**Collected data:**

>>>

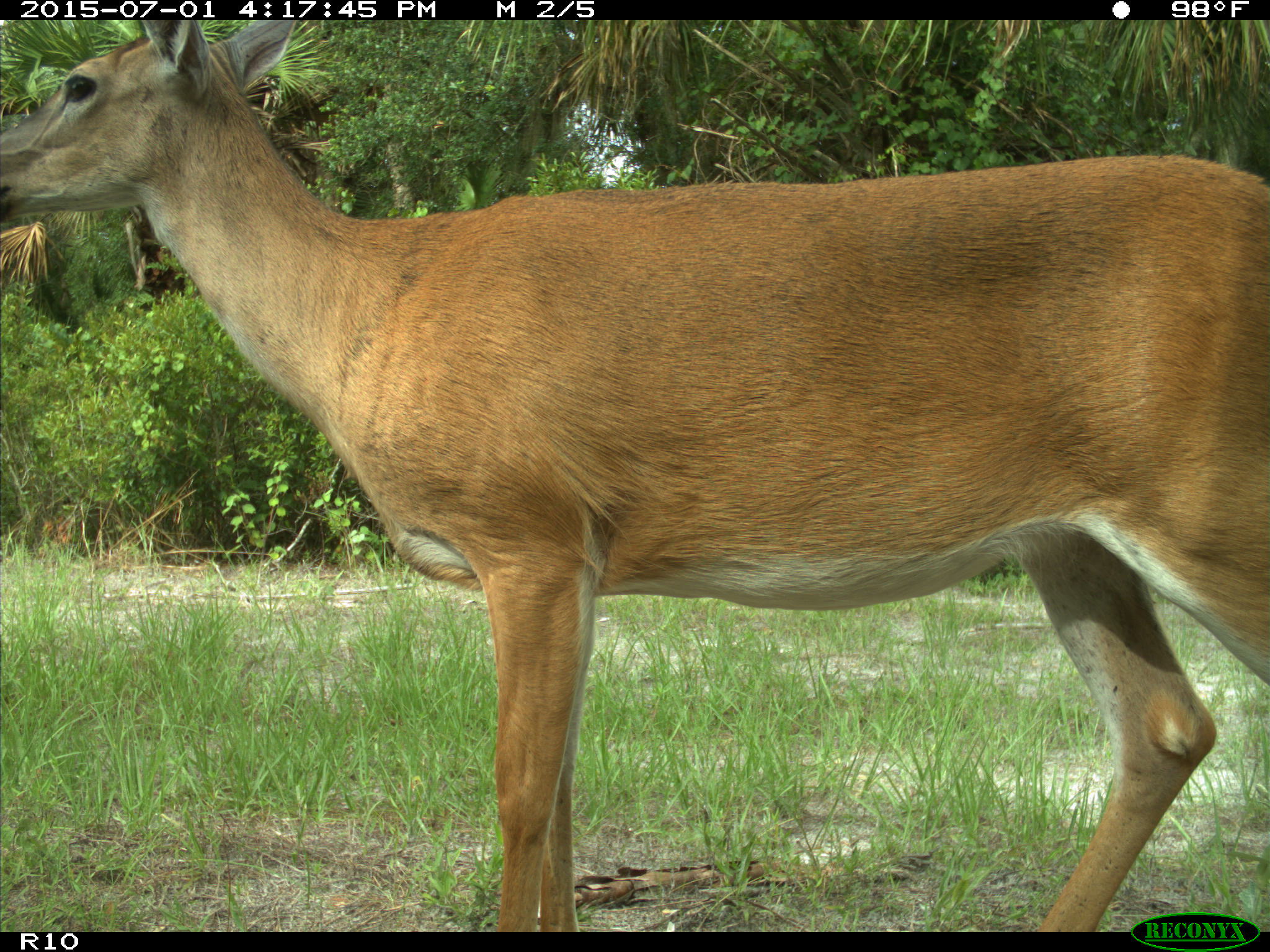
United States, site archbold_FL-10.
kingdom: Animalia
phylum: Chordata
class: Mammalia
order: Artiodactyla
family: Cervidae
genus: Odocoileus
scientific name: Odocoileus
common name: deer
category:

<<<

**Task requirements:**
Repeat every record above exactly, but leave out any pictures.

**Written solution:**
United States, site archbold_FL-10.
kingdom: Animalia
phylum: Chordata
class: Mammalia
order: Artiodactyla
family: Cervidae
genus: Odocoileus
scientific name: Odocoileus
common name: deer
category:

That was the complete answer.